By the weight of authority in the United States the rule is that even under statutes similar to NRS 12.020 the wife has no cause of action against her husband to recover *834 for an injury to her person. There is a respectable minority, however, which holds that such a statute impliedly creates in the wife such a cause of action. The annotation in 43 A.L.R. 2d 632 summarizes the rule in each of the various states.

It is not necessary to consider at this time the reasons given to support either the majority or minority rule, because of our conclusion that the majority rule is the law in Nevada.

In the case of Peters v. Peters (1909), 156 Cal. 32, 103 P. 219, 221, 23 L.R.A., N.S., 699, the California Supreme Court held that section 370 of the California Code of Civil Procedure, the pertinent provisions of which are identical with NRS 12.020, could not be construed to show an intention to permit actions for tort between husband and wife. "It would be a forced interpretation to attempt to discern in that declaration (Code Civ. Proc. § 370), or in any of the provisions of the Civil Code, an intent to make a departure from the common law so radical, and so opposed to its general policy, as the authorization of a suit by the husband or wife against the other for injuries to the person or character." In Watson v. Watson, 39 Cal. 2d 305, 246 P.2d 19, in approving its decision in the Peters case the same court said as late as 1952: "It is the established rule generally and is the law in California that where the parties are lawful spouses the one may not sue the other for damages in tort."
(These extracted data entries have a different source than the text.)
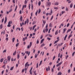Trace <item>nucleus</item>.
<instances>
[{
	"label": "nucleus",
	"instance_id": "f257e3e1",
	"mask_svg": "<svg viewBox=\"0 0 75 75\" xmlns=\"http://www.w3.org/2000/svg\"><path fill=\"white\" fill-rule=\"evenodd\" d=\"M51 3L50 2H47V4H46V6H49L51 5Z\"/></svg>",
	"mask_w": 75,
	"mask_h": 75
},
{
	"label": "nucleus",
	"instance_id": "f03ea898",
	"mask_svg": "<svg viewBox=\"0 0 75 75\" xmlns=\"http://www.w3.org/2000/svg\"><path fill=\"white\" fill-rule=\"evenodd\" d=\"M32 42H30L29 45H28L27 46V48L29 49V48L30 47L32 46Z\"/></svg>",
	"mask_w": 75,
	"mask_h": 75
},
{
	"label": "nucleus",
	"instance_id": "7ed1b4c3",
	"mask_svg": "<svg viewBox=\"0 0 75 75\" xmlns=\"http://www.w3.org/2000/svg\"><path fill=\"white\" fill-rule=\"evenodd\" d=\"M11 23H12V21H10L9 22H8V25H7V27H10L11 26Z\"/></svg>",
	"mask_w": 75,
	"mask_h": 75
},
{
	"label": "nucleus",
	"instance_id": "20e7f679",
	"mask_svg": "<svg viewBox=\"0 0 75 75\" xmlns=\"http://www.w3.org/2000/svg\"><path fill=\"white\" fill-rule=\"evenodd\" d=\"M30 64H28V62H27L25 64V67H28L30 66Z\"/></svg>",
	"mask_w": 75,
	"mask_h": 75
},
{
	"label": "nucleus",
	"instance_id": "39448f33",
	"mask_svg": "<svg viewBox=\"0 0 75 75\" xmlns=\"http://www.w3.org/2000/svg\"><path fill=\"white\" fill-rule=\"evenodd\" d=\"M27 22V24H28V23L29 22V20L28 19H27L26 20V21H25V23H24V25H25L26 24V23Z\"/></svg>",
	"mask_w": 75,
	"mask_h": 75
},
{
	"label": "nucleus",
	"instance_id": "423d86ee",
	"mask_svg": "<svg viewBox=\"0 0 75 75\" xmlns=\"http://www.w3.org/2000/svg\"><path fill=\"white\" fill-rule=\"evenodd\" d=\"M8 61V60L7 59H5L4 61V64H6Z\"/></svg>",
	"mask_w": 75,
	"mask_h": 75
},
In 1911 our legislature readopted the California Code of Civil Procedure, which included Code Civ. Proc. § 370 (1911 CPA § 47; 1912 RL § 4989; NCL § 8546; NRS 12.020);[2] so we must presume that the legislature in 1911 intended to adopt this statute with the construction already given it by the supreme court of the parent state. Minden Butter Mfg. Co. v. District Court, 57 Nev. 29, 56 P.2d 1209; O'Brien v. Commissioners, 41 Nev. 90, 167 P. 1007. See also Williams v. Glasgow, 1 Nev. 533, 538; Whitmore v. Shiverick, 3 Nev. 288, 303; Weil v. Howard, 4 Nev. 384, 393.

Appellant directs attention to the case of Fredrickson-Watson Constr. Co. v. Boyd (1940), 60 Nev. 117, 102 P.2d 627, which approved the rule that damages for personal injuries to a wife are her separate property.[3] Because of this rule she contends that NRS 12.020 which gives her the right to sue alone "when the action concerns her separate property" and which, when the action is between her and her husband, gives her the right to sue alone, is a positive declaration changing the common-law rule by permitting her to sue her husband for a personal tort. The Fredrickson case was a suit by husband and wife against a third person for personal injuries to the wife negligently inflicted. The said rule emerging therefrom as well as NRS 41.170 merely express the common-law rule. They did not create any new cause of action in favor of a wife, nor broaden the scope of NRS 12.020 so as to give her thereunder a remedy where she had no existing cause of action. Cf. Strong v. Strong, 70 Nev. 290, 267 P.2d 240, 269 P.2d 265.

It is our conclusion that the common-law rule that a wife cannot sue her husband for a personal tort prevails in Nevada in the absence of a permissive statute to the contrary and neither NRS 12.020 nor NRS 41.170 is such a statute.

Affirmed.

McNAMEE, C. J.

BADT and PIKE, JJ., concur.

NOTES

[1] NRS 12.020: "Action by or against a married woman. When a married woman is a party, her husband must be joined with her, except: 1. When the action concerns her separate property, or her right or claim to the homestead property, she may sue alone. 2. When the action is between herself and her husband, she may sue or be sued alone. 3. * * *."

[2] A similar statute adopted from the Practice Act of California had been in existence in Nevada since 1861 (Sec. 7, Chap. 103, of the 1861 Laws of the Territory of Nevada) and can be found in Cutting, Compiled Laws of Nevada (1900) sec. 3102.

[3] The ruling of the Fredrickson case in this respect was made statutory in 1949. NRS 41.170.